§ **Work to be completed**
Gather every line of the records below that contains the string "region", where uppercase and lowercase letters must match.

§ **Supplied records**
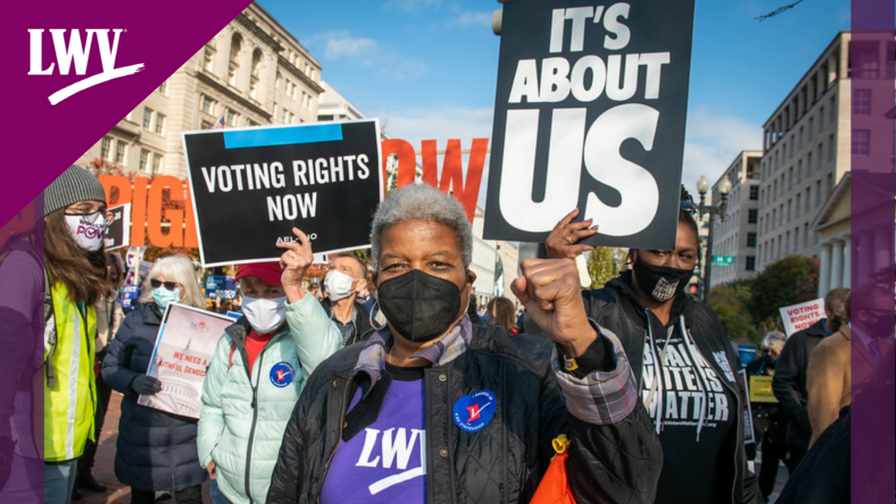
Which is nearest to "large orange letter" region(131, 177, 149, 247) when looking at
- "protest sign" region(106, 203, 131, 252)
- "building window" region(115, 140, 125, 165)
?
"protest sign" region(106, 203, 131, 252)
...
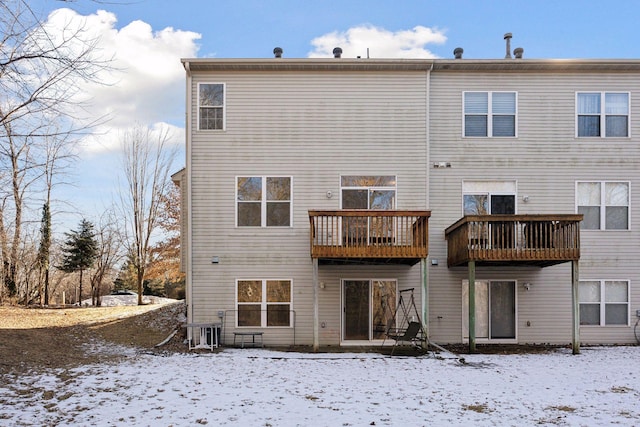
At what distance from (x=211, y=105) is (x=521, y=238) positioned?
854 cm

§ **Exercise result**
Which is nearest to "large orange letter" region(131, 177, 149, 247) when looking at
- "protest sign" region(106, 203, 131, 252)
- "building window" region(115, 140, 125, 165)
"protest sign" region(106, 203, 131, 252)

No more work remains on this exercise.